3.3. Caractéristiques physiques des écoulements gravitaires sous-marins

3.3.2. Les écoulements non cohésifs

Si la contrainte matricielle est très faible à nulle, les écoulements sont non cohésifs (fig. 7).

Les écoulements hyperconcentrés

Si la flottabilité et les interactions entre grains sont dominantes, les écoulements sont dits hyperconcentrés (Mulder & Alexander 2001a) (fig. 7). Comme les écoulements précédents, ils se déplacent sans frottement significatif à la base (« hydroplanning »). Cette catégorie regroupe les courants de turbidités de haute concentration ou haute densité voire les écoulements de débris sableux (e.g. Kuenen 1966, Middelton 1967, Middelton & Hampton 1976, Shanmugam 2002).

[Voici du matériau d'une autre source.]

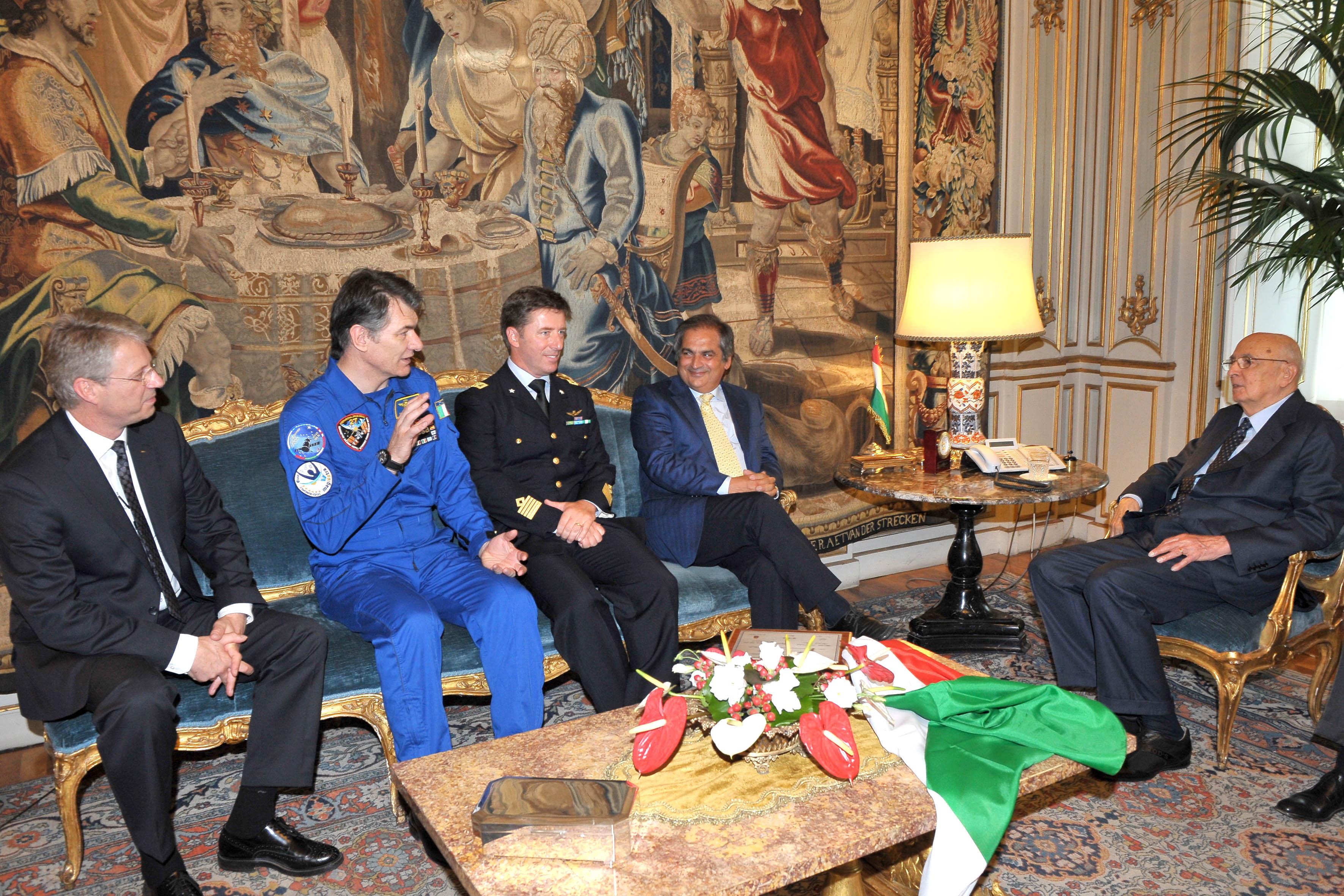 La malapolitica dello spazio: il governo contro l'Agenzia spaziale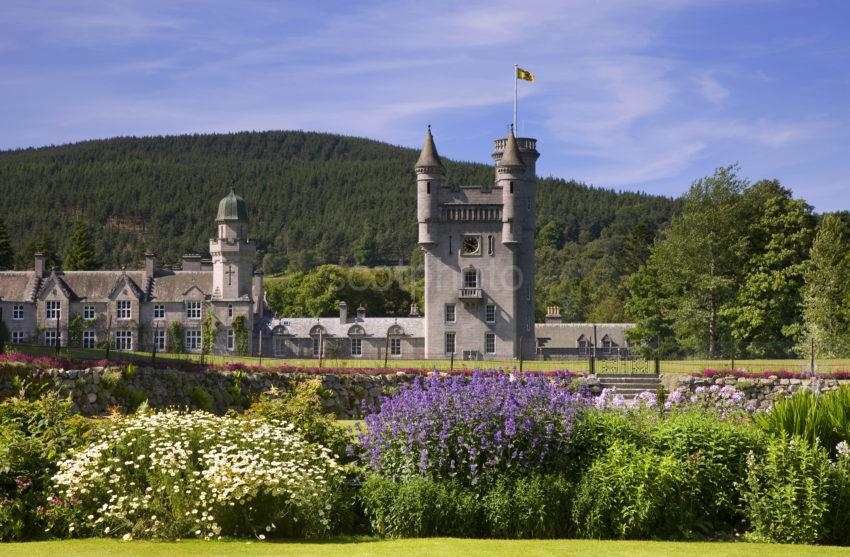 0I5D0115 Balmoral Castle From Gardens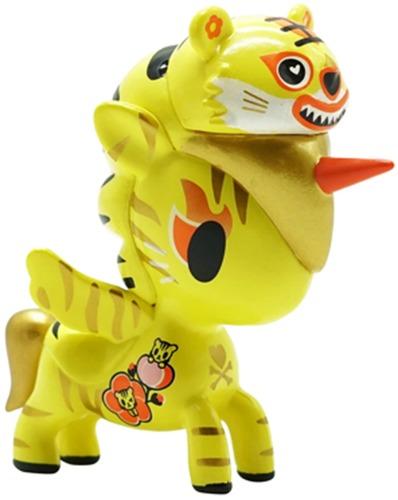 Year_of_the_tiger_unicorno-tokidoki_simone_legno-unicorno-self-produced-trampt-325234m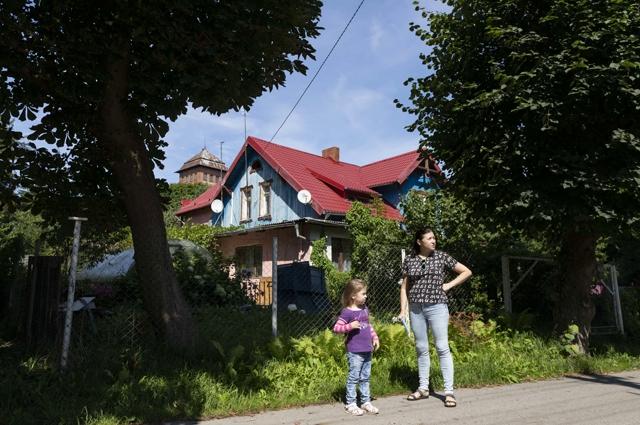 Ирина и Маша Медведевы живут в доме №11.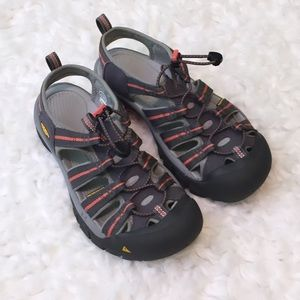 KEEN women's sandals size 8.5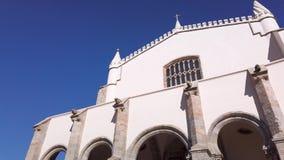 Façade de l'église du St Francis banque de vidéos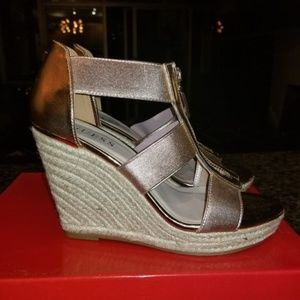 Rose Gold Guess Wedges - size 8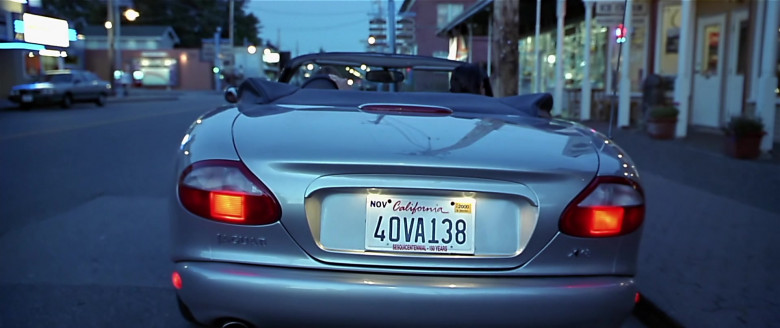 Jaguar XK8 [X100] Convertible Car in Scary Movie (1)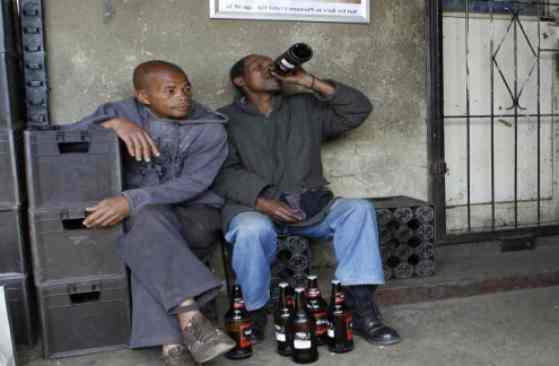 Profughi ubriachi vagano per la città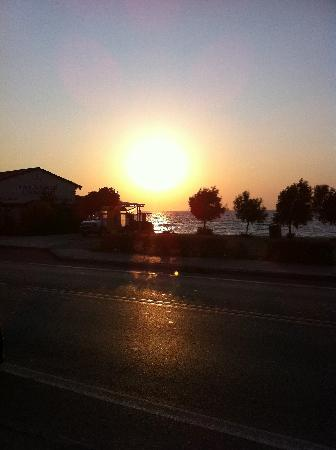 Belair Beach Hotel: Sunset as we are walking back from Rodos Gardens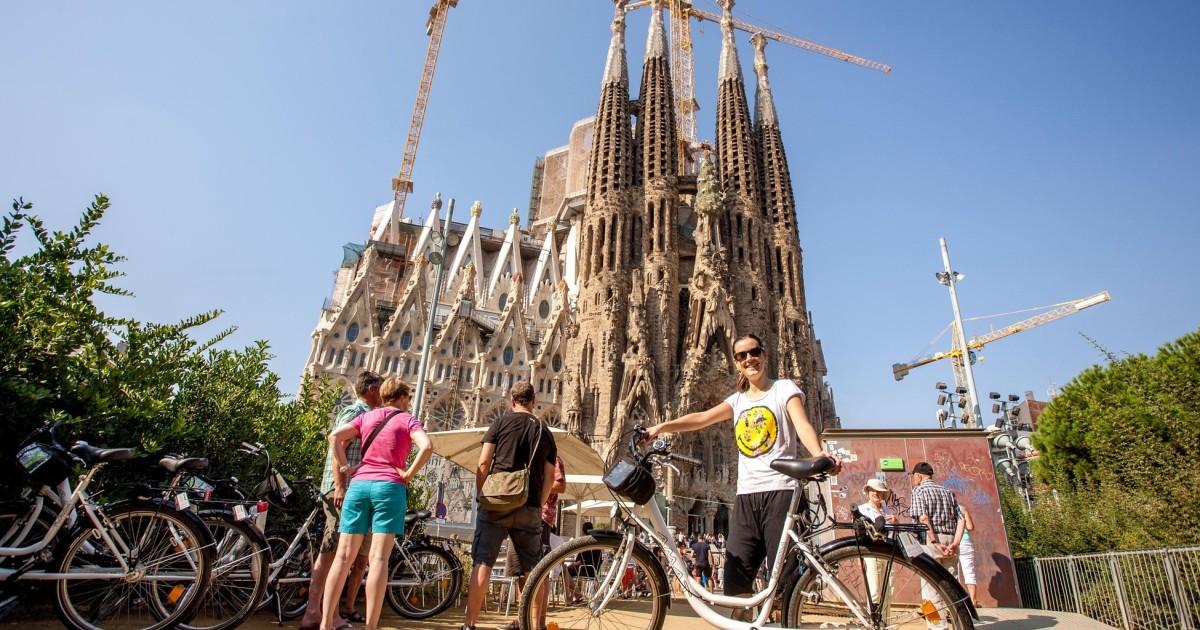 Barcelona: City Sights Highlight Bike Tour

Les dépôts d’écoulement hyperconcentrés sont généralement massifs, de granulométrie de silt à gravier, sans érosion à la base, sans granoclassement ou à granoclassement inverse (Nichols 1995, Lowe & Guy 2000). Le granoclassement inverse est lié à la faible vitesse de la partie basale de l’écoulement et au régime d’écoulement laminaire. La présence de particules cohésives dans l’écoulement peut induire la création de nombreuses structures de liquéfaction, de fluidification et d’échappement d’eau, ainsi que des déformations internes (slumps) et des phénomènes de charge. Les dépôts peuvent présenter de grands clastes d’argiles flottés, de nombreux blocs rigides ou déformés

Les écoulements concentrés

Lorsque les phénomènes de turbulence commencent à être aussi importants que les interactions entre grains et que la flottabilité, les écoulements sont considérés comme concentrés (Mulder & Alexander 2001a) (fig. 7). Ces écoulements sont plus dilués que les écoulements précédents. La base de l’écoulement peut être caractérisée par un transport intense de sédiments (particules de granulométrie de grossier à gravier) formant un tapis de traction (fig. 8). Dans la partie inférieure de l’écoulement, la concentration de sédiments étant très importante, l’écoulement se comporte comme un écoulement hyperconcentré (laminaire) (fig. 8). À l’inverse, la partie supérieure est sujette à une incorporation d’eau qui favorise le mélange et donc une diminution de concentration permettant la création de turbulences (fig. 8). Un écoulement concentré constitue donc un écoulement stratifié (fig. 8). Il peut exister un fort découplage entre les différentes parties de l’écoulement (Piper & Normark 1983, Masson 1994). Ce fractionnement de l’écoulement engendre des écoulements secondaires dont les caractéristiques peuvent être différentes de celle de l’écoulement original.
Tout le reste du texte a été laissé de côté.